The clients had also signed power of attorney forms with gift-giving authority, which we had prepared for them, so that should they lose their mental or physical capacity at some point in the future, their heirs can continue to make gifts of their assets, in an estate tax leveraged way, so that further potential federal and state estate tax savings can be realized over time.
Not all estate issues are dollars and cents. A case in point: When a long-time client’s husband passed away in 2011, she became concerned about the care and welfare of her beloved 13-year old Maltese dog if should something happen to her. We prepared a will that named the individual and alternate individuals she would like her dog to live with should she pass on. She also wanted to ensure that the dog’s new owner would not be out-of-pocket for any amounts that they had paid in caring from her dog.
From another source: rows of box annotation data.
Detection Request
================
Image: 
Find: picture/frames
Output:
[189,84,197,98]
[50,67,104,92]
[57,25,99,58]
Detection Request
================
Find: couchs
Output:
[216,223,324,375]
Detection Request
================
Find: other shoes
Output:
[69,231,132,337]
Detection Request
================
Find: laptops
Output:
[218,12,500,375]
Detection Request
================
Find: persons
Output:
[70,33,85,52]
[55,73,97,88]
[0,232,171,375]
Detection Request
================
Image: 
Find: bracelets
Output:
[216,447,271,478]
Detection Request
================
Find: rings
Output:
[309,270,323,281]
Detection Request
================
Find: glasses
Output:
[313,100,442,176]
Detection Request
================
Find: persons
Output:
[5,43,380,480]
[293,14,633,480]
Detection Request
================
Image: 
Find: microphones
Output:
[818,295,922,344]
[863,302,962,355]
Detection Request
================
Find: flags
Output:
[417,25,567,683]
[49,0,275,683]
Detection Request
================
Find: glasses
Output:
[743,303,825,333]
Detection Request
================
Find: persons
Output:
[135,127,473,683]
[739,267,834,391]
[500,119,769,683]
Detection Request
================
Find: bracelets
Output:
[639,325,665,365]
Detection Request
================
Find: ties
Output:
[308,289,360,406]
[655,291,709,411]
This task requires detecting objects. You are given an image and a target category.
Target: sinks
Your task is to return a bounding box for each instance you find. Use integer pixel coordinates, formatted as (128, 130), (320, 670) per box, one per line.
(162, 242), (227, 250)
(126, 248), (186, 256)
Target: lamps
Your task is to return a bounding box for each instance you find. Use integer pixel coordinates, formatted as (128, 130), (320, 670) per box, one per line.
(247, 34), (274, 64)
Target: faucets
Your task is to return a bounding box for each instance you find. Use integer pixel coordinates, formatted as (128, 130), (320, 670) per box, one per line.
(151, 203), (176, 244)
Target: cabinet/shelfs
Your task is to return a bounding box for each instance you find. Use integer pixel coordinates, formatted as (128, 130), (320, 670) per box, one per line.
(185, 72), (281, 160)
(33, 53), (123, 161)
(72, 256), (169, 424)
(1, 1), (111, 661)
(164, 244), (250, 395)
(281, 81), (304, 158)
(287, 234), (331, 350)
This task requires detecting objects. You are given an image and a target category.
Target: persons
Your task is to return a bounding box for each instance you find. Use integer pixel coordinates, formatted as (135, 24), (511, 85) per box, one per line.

Accordingly, her will contained a special trust provision that provided a relatively modest, but entirely sufficient, fund to provide for the care of the dog during the remainder of its lifetime, and with any amounts left in the trust on the death of the dog, to go to the client’s stepchildren. Several years later, the client came back to us and indicated that sadly, her beloved Maltese had died, but that she had quickly acquired a new Maltese. She was concerned that her will would need to be updated to reflect this change. We assured her that her will did not have to be changed to include the name of her new dog, because the will provision that we had prepared for her, although mentioning her prior dog by name and age, had also provided the same benefits for any “replacement dog or dogs that I (she) may subsequently come to own.”